Although I see some gov't policy supporting non-smoking areas, has it really made any difference yet?
by MomotaroPeachBoy  

... 2010/10/15 01:42
The history of tobacco in Japan goes back nearly 700 years and smoking among the general population has been common for over 200 years.

Smoking is on the decline in Japan.
There are half the number of smokers compared to less than 50 years ago and the number continues to decline.

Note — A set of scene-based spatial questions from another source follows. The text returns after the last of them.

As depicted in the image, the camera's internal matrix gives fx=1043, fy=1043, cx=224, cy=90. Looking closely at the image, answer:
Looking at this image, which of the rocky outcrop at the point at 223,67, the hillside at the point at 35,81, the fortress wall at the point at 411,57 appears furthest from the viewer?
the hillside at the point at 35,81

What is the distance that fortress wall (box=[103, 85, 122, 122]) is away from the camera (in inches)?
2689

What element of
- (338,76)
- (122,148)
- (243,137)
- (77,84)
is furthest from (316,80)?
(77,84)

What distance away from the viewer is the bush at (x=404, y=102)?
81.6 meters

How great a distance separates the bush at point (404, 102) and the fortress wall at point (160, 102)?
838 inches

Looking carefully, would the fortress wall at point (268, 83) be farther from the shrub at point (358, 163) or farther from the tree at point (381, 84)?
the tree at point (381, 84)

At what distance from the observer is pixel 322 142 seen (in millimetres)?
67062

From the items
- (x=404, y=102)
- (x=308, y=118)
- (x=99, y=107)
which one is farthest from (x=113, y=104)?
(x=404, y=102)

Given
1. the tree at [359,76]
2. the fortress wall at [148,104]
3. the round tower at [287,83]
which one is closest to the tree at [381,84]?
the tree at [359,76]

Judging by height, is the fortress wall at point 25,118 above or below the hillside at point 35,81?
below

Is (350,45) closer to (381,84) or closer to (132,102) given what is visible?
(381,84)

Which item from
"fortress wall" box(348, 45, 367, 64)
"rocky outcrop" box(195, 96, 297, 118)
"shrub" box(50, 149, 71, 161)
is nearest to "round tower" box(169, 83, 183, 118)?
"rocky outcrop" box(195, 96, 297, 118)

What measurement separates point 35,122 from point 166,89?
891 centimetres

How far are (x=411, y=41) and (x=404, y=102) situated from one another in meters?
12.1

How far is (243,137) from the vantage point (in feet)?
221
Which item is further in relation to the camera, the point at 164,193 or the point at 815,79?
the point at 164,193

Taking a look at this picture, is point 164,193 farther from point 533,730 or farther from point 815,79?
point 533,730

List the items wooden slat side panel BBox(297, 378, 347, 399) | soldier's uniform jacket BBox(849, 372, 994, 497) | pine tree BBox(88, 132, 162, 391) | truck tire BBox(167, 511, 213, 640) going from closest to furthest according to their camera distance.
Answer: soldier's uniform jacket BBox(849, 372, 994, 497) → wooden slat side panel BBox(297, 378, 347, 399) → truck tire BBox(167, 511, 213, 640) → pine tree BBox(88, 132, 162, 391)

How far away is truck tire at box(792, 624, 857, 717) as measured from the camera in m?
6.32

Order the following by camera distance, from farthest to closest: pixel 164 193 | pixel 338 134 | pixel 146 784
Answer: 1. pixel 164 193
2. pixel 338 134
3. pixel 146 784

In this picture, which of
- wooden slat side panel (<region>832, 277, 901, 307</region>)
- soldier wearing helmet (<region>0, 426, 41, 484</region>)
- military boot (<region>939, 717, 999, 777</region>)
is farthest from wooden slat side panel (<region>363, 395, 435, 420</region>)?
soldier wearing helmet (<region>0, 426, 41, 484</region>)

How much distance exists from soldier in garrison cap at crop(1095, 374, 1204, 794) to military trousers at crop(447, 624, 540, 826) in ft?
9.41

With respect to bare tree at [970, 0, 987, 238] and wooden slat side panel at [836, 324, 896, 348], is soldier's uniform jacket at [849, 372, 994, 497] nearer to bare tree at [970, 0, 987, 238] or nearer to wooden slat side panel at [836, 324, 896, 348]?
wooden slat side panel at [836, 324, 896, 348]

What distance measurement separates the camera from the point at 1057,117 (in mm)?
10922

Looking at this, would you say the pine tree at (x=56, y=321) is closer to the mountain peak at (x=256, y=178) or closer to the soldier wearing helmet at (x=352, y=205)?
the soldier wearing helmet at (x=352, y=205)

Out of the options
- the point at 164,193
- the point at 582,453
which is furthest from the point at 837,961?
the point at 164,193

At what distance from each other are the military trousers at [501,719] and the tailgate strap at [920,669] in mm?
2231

by kyototrans rate this post as useful

Cigarettes 2010/10/15 07:50
As for cigarette prices, Japan just increased prices by about 40% in taxes. Although it's to obviously bring in more tax revenue, the government also stated that it's a public policy decision to help convince people to quit. And by people, they're referring to the poorest people.
by Bean (guest) rate this post as useful

. 2010/10/15 12:48
It's seem's that it is acceptable everywhere including hospitals, schools and restaurants. I think trains too.
by ME (guest) rate this post as useful

... 2010/10/15 13:29
No, it is not "acceptable anywhere". There has been a big movement in Japan recently towards increasing non-smoking areas and separating smokers from non-smokers, and while Japan has a way to go, it has made a huge difference.

About a year ago JR East banned smoking on platforms, and several years ago most cities enacted laws banning smoking near stations other than in designated areas.

Restaurants are increasingly banning smoking or properly separating smoking areas. Kanagawa prefecture recently banned smoking in most public areas.
by Sira (guest) rate this post as useful

... 2010/10/15 20:49
Smoking bans are popping up everywhere.

Taxis, public buildings, bullet trains...
There's even smoke-free pachinko parlors now.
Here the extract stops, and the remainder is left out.